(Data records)

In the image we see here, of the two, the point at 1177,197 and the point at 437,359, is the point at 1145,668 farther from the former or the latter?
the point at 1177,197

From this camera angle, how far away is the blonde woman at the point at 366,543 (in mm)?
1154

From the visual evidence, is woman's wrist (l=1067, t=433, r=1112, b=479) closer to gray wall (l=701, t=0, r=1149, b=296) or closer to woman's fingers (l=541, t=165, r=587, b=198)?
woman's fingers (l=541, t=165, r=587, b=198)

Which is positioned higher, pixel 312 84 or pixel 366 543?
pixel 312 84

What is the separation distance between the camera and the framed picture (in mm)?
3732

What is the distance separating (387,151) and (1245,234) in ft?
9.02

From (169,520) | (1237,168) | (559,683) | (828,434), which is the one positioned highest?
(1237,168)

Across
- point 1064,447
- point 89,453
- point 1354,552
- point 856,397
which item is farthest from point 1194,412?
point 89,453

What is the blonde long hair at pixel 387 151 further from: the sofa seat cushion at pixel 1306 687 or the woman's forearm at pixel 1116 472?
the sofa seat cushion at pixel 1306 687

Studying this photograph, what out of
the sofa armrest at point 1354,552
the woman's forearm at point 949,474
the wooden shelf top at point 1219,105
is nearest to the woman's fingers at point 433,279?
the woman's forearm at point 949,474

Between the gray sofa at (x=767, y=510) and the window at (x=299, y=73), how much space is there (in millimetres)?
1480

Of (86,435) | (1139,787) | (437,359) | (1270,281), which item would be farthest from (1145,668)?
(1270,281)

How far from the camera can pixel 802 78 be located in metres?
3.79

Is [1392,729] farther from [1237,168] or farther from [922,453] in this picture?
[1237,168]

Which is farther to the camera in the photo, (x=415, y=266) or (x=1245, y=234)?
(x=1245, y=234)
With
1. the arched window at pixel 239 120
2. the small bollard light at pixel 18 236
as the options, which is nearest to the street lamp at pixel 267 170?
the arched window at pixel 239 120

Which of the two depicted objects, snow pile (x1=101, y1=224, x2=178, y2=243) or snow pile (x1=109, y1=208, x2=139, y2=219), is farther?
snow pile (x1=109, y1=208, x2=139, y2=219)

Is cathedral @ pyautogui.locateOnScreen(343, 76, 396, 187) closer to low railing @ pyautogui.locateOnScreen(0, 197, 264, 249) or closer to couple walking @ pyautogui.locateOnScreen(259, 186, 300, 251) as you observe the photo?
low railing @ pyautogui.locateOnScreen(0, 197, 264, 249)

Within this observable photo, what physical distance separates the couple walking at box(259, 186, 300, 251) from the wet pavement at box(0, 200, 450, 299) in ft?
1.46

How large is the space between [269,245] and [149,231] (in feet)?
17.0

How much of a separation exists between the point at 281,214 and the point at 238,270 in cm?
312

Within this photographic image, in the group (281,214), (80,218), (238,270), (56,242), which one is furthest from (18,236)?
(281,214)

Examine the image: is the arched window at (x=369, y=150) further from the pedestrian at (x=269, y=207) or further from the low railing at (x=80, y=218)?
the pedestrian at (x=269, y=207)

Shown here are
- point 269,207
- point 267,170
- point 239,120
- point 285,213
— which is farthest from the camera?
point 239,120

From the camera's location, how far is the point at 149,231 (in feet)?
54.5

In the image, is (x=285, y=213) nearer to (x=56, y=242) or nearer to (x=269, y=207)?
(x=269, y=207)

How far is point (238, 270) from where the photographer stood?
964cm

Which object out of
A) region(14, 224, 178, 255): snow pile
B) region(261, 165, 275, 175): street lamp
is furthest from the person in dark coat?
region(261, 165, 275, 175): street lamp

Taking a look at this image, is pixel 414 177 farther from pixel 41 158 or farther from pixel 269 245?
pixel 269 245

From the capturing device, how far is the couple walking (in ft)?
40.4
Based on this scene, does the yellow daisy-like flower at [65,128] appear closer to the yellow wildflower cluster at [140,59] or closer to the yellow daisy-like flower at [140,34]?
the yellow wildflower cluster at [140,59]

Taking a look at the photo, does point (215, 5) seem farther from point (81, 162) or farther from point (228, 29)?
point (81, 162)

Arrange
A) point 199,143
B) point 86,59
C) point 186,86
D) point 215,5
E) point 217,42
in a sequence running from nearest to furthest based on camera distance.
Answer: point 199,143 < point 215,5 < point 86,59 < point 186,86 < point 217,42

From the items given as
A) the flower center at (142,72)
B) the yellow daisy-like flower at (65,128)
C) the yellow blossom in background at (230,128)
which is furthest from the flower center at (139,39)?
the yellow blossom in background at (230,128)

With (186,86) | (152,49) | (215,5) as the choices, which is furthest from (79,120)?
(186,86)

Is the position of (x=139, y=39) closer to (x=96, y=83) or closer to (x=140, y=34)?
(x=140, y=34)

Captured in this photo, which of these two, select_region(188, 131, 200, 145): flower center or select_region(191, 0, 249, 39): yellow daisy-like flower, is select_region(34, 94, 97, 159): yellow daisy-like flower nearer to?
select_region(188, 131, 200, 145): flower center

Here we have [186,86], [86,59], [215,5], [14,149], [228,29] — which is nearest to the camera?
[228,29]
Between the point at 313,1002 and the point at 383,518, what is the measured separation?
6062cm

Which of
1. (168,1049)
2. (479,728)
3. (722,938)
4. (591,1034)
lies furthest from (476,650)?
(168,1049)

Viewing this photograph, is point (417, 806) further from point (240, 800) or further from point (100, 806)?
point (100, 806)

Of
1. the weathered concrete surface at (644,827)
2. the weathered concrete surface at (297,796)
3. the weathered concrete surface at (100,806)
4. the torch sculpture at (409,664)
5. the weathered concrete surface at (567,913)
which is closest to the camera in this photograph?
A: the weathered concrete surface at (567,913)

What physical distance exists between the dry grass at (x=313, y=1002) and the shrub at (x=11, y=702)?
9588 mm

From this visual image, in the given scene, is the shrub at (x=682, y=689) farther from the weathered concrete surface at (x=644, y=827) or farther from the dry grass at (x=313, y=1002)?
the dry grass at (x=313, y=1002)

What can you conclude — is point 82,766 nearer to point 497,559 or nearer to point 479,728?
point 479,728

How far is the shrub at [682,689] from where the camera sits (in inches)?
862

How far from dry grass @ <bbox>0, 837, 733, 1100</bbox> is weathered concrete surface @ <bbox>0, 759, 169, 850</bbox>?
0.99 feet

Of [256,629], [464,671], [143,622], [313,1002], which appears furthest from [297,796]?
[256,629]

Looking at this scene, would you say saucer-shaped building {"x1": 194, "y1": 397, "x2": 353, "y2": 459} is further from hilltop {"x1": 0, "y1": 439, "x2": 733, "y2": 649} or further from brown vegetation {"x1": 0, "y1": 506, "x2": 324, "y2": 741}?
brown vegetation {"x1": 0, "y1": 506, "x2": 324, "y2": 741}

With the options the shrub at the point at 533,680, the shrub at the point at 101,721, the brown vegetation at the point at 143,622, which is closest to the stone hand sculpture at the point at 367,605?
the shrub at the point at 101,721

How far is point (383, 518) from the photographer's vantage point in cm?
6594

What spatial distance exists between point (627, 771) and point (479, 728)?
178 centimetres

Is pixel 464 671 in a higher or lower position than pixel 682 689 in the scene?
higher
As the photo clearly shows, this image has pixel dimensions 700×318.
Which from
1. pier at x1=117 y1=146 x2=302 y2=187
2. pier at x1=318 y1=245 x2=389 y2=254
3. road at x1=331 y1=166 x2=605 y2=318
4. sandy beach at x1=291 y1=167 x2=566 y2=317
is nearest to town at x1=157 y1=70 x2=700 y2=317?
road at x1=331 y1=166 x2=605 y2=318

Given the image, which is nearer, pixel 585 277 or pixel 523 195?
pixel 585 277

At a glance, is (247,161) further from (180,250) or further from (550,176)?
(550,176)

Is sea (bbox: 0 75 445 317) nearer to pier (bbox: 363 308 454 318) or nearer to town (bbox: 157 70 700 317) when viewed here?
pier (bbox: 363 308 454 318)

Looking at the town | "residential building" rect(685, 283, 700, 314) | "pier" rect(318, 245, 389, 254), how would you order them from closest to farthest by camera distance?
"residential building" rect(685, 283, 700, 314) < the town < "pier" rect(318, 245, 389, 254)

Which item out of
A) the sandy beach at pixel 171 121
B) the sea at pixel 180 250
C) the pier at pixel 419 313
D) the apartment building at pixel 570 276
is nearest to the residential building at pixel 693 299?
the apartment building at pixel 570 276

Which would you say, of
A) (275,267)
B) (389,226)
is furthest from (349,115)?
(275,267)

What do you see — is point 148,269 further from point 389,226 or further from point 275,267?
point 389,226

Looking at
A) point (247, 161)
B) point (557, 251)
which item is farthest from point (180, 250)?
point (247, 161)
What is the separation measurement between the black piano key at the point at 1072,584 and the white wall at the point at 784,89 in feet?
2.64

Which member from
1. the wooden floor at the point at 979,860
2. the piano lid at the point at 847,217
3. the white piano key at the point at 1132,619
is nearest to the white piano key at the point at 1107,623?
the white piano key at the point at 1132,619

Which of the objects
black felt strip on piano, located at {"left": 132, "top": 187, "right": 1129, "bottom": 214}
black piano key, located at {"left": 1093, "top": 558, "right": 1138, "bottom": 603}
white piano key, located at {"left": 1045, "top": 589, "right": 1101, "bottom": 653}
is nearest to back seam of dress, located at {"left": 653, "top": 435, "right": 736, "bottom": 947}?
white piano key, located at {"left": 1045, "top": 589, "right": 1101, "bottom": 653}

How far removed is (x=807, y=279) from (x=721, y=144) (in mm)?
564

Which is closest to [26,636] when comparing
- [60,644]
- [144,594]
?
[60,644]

Instructions to follow -
Reproduce exactly the line that holds "At a glance, is", then every line after it, ending with the final line of the records above.

Solution to the exercise -
At a glance, is (247,161) further from (180,250) or further from (550,176)?
(550,176)

Is sea (bbox: 0 75 445 317) nearer to pier (bbox: 363 308 454 318) or nearer to town (bbox: 157 70 700 317) when viewed here?
pier (bbox: 363 308 454 318)

Looking at the town | "residential building" rect(685, 283, 700, 314) | "pier" rect(318, 245, 389, 254), how would you order them from closest to farthest by camera distance?
"residential building" rect(685, 283, 700, 314) < the town < "pier" rect(318, 245, 389, 254)

Which item out of
A) the sandy beach at pixel 171 121
B) the sea at pixel 180 250
C) the pier at pixel 419 313
D) the apartment building at pixel 570 276
is nearest to the residential building at pixel 693 299?
the apartment building at pixel 570 276

Which would you say, of
A) (275,267)
B) (389,226)
is furthest from (349,115)?
(275,267)

What do you see — is point 148,269 further from point 389,226 or further from point 275,267?
point 389,226

Looking at
A) point (247, 161)
B) point (557, 251)
which item is farthest from point (180, 250)?
point (247, 161)
What is the separation measurement between the black piano key at the point at 1072,584 and the white wall at the point at 784,89 in feet?
2.64

Which member from
1. the wooden floor at the point at 979,860
2. the piano lid at the point at 847,217
3. the white piano key at the point at 1132,619
is nearest to the white piano key at the point at 1107,623?
the white piano key at the point at 1132,619

Which of the objects
black felt strip on piano, located at {"left": 132, "top": 187, "right": 1129, "bottom": 214}
black piano key, located at {"left": 1093, "top": 558, "right": 1138, "bottom": 603}
white piano key, located at {"left": 1045, "top": 589, "right": 1101, "bottom": 653}
is nearest to back seam of dress, located at {"left": 653, "top": 435, "right": 736, "bottom": 947}?
white piano key, located at {"left": 1045, "top": 589, "right": 1101, "bottom": 653}

How far removed is (x=807, y=279) from (x=721, y=144) (in mm)?
564

Which is closest to [26,636] when comparing
- [60,644]
- [144,594]
?
[60,644]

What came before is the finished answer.